*PROBLEMS TO SOLVE*:
**1)** Transcribe the diet passage from "In addition to" to "supplements to take.".
**2)** Answer these questions from the diet passage:
(a) What test does the writer plan to push for?
(b) Which two foods is the writer going to avoid?
(c) Who gave the writer a list of supplements to take?

*SELECTED PASSAGE*:

+ + + + + + +

Increase my intake of the Vitamin A, Beta Carotene, Vitamin C, Vitamin B6, selenium and folic acid. As abnormal PAP smears can indicate folate deficiency rather than true dysplasia, it’s also important that I increase my folic acid intake as supplementation can result in an improvement or normalization of PAP smears in cervical dysplasia patients. I’m also going to push for a homocysteine test as altered levels of this, a marker of folate deficiency, can contribute to the carcinogenic process. (2)
In addition to my ‘diet cleanse’, I was advised to reduce my sugar intake and increase my consumption of plant foods. Alongside that, I would also reduce my gluten intake and avoid dairy and eggs.
And it doesn’t end there – to help with digestion, increased immunity (mine has been severely down ever since my two general anaesthetics last year) and to dampen the inflammatory response, Brianan also gave me a list of several supplements to take.

+ + + + + + +

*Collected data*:

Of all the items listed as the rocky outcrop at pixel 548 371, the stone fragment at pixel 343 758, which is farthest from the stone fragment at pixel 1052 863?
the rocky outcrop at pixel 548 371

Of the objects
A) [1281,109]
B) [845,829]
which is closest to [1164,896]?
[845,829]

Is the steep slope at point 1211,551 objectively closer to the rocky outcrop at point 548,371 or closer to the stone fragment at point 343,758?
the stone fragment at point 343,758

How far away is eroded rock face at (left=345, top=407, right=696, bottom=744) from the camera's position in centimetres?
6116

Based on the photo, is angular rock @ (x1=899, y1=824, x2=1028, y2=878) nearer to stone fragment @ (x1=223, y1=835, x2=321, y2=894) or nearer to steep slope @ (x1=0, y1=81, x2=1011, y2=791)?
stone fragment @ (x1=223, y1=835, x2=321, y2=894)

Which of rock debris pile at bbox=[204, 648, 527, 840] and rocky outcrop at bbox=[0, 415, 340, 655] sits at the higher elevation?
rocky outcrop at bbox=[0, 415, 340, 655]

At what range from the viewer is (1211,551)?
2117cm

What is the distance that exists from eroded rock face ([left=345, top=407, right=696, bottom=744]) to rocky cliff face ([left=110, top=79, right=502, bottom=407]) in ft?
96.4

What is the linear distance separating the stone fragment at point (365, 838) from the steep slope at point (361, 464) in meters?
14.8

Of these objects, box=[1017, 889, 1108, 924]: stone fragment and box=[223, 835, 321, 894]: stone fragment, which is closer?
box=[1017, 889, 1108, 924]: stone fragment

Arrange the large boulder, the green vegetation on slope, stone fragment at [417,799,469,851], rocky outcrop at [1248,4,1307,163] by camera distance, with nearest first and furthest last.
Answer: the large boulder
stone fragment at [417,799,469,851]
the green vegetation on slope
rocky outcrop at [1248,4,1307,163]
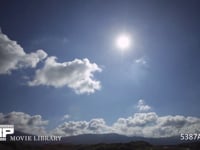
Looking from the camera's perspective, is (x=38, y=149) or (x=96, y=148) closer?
(x=96, y=148)

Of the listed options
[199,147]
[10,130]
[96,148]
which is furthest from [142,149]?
[10,130]

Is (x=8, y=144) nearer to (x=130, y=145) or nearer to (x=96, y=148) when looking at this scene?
(x=96, y=148)

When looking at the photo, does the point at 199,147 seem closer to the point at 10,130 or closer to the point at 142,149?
the point at 142,149

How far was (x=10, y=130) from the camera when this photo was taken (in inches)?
2852

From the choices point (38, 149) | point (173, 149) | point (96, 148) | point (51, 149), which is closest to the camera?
point (173, 149)

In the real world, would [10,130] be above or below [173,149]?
above

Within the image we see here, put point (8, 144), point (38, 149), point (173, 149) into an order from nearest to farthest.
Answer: point (8, 144) → point (173, 149) → point (38, 149)

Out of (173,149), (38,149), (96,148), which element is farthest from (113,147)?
(38,149)

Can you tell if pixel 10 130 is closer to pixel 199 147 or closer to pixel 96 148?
pixel 96 148

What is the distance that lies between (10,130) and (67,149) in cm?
5115

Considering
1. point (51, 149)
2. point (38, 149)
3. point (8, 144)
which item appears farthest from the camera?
point (51, 149)

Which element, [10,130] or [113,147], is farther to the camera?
[113,147]

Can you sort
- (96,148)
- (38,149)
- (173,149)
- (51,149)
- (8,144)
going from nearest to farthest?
(8,144) < (173,149) < (96,148) < (38,149) < (51,149)

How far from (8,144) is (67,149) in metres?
53.5
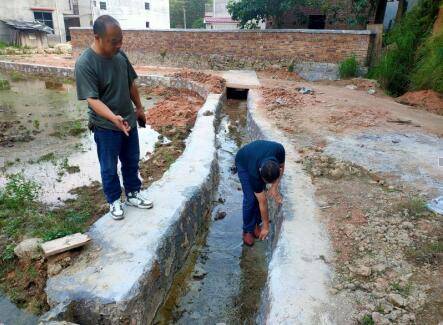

+ + + + + + +

*RESPONSES TO THE EXERCISE*:
**1)**
In addition to my ‘diet cleanse’, I was advised to reduce my sugar intake and increase my consumption of plant foods. Alongside that, I would also reduce my gluten intake and avoid dairy and eggs.
And it doesn’t end there – to help with digestion, increased immunity (mine has been severely down ever since my two general anaesthetics last year) and to dampen the inflammatory response, Brianan also gave me a list of several supplements to take.

**2)**
(a) A homocysteine test.
(b) Dairy and eggs.
(c) Brianan.